Fulzérasib + cétuximab en première ligne dans le CBNPC avancé porteur de la mutation KRAS G12Cm : mise à jour de l’efficacité et de la tolérance issues de l’étude KROCUS

Récemment, GenFleet a annoncé les dernières données de phase II de l'étude KROCUS, le fulzerasib (GFH925, inhibiteur de KRAS G12C) en association avec le cétuximab pour le traitement de première ligne du cancer du poumon non à petites cellules (CPNPC), dans un résumé de dernière minute lors de la mini-présentation orale de la réunion annuelle de la Conférence européenne sur le cancer du poumon (ELCC) 2025.

Le fulzérasib, premier inhibiteur de KRAS G12C développé en Chine, a vu sa demande d'autorisation de mise sur le marché (AMM) acceptée et a bénéficié d'une procédure d'examen prioritaire auprès de la NMPA. Cette année, le fulzérasib a également reçu la désignation de « thérapie innovante » pour le traitement des patients atteints d'un cancer du poumon non à petites cellules (CPNPC) avancé porteur de la mutation KRAS G12C et ayant déjà reçu au moins un traitement systémique, ainsi que pour le traitement des patients atteints d'un cancer colorectal (CCR) ayant déjà reçu au moins deux traitements systémiques. La famille des protéines RAS se divise en trois catégories : KRAS, HRAS et NRAS. Les mutations KRAS sont détectées chez près de 90 % des patients atteints d'un cancer du pancréas, chez 30 à 40 % de ceux atteints d'un cancer du côlon et chez 15 à 20 % de ceux atteints d'un cancer du poumon. La mutation KRAS G12C est plus fréquente que les mutations ALK, ROS1, RET et TRK 1/2/3 combinées. Le GFH925 est un nouvel inhibiteur puissant de KRAS G12C, actif par voie orale, conçu pour cibler efficacement l'échange GTP/GDP, une étape essentielle de l'activation de la voie de signalisation, en modifiant de manière covalente et irréversible le résidu cystéine de la protéine KRAS G12C. Des études précliniques de sélectivité pour la cystéine ont démontré la forte sélectivité du fulzérasib pour G12C. Par conséquent, le fulzérasib inhibe efficacement la voie de signalisation en aval, induisant l'apoptose des cellules tumorales et l'arrêt du cycle cellulaire.

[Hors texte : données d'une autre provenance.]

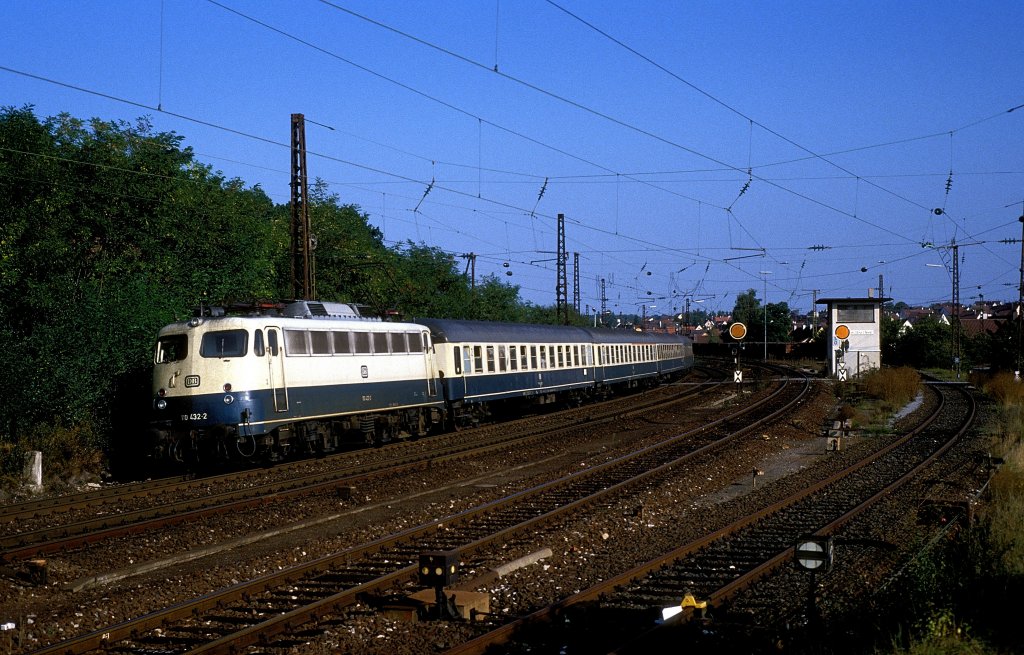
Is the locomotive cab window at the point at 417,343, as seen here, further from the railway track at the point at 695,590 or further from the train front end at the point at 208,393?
the railway track at the point at 695,590

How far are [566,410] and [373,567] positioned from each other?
2482 cm

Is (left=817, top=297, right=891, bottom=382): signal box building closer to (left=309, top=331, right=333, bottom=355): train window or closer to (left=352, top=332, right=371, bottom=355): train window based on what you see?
(left=352, top=332, right=371, bottom=355): train window

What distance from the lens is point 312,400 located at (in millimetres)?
19828

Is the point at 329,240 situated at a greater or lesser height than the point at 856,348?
greater

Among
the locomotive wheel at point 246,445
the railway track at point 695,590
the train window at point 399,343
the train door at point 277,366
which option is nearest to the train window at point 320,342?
the train door at point 277,366

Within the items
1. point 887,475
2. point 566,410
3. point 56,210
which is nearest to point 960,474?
point 887,475

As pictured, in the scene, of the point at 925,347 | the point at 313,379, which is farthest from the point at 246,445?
the point at 925,347

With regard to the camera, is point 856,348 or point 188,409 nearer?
point 188,409

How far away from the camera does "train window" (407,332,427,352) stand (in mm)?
24392

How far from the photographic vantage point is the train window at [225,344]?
59.6 feet

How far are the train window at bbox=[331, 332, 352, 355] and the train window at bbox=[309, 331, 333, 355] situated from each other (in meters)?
0.23

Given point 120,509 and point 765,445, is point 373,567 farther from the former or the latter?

Au total, 47 patients atteints d'un CBNPC avancé porteur de la mutation KRAS G12C et n'ayant jamais été traités auparavant ont été traités par fulzerasib en association avec du cétuximab (fulzerasib 600 mg BID + cétuximab 500 mg/m2 Q2W) au 14 janvier 2025.

Efficacité : À la date de clôture des données, parmi les 45 patients ayant bénéficié d’au moins une évaluation tumorale post-traitement, le taux de réponse objective (TRO) était de 80 % et le taux de contrôle de la maladie (TCM) de 100 % ; 57,8 % présentaient une réduction tumorale ≥ 50 %. Seize patients (34 %) présentaient des métastases cérébrales ; parmi les 14 patients atteints de métastases cérébrales ayant bénéficié d’au moins une évaluation tumorale post-traitement, le TRO selon les critères RECIST 1.1 était de 71,4 %. La durée médiane de la réponse (DMR) n’était pas encore atteinte et 24 patients étaient toujours sous traitement, avec un suivi médian de 10,1 mois. La survie sans progression médiane (SSPm) était de 12,5 mois et la survie globale médiane (SGm) n’était pas atteinte.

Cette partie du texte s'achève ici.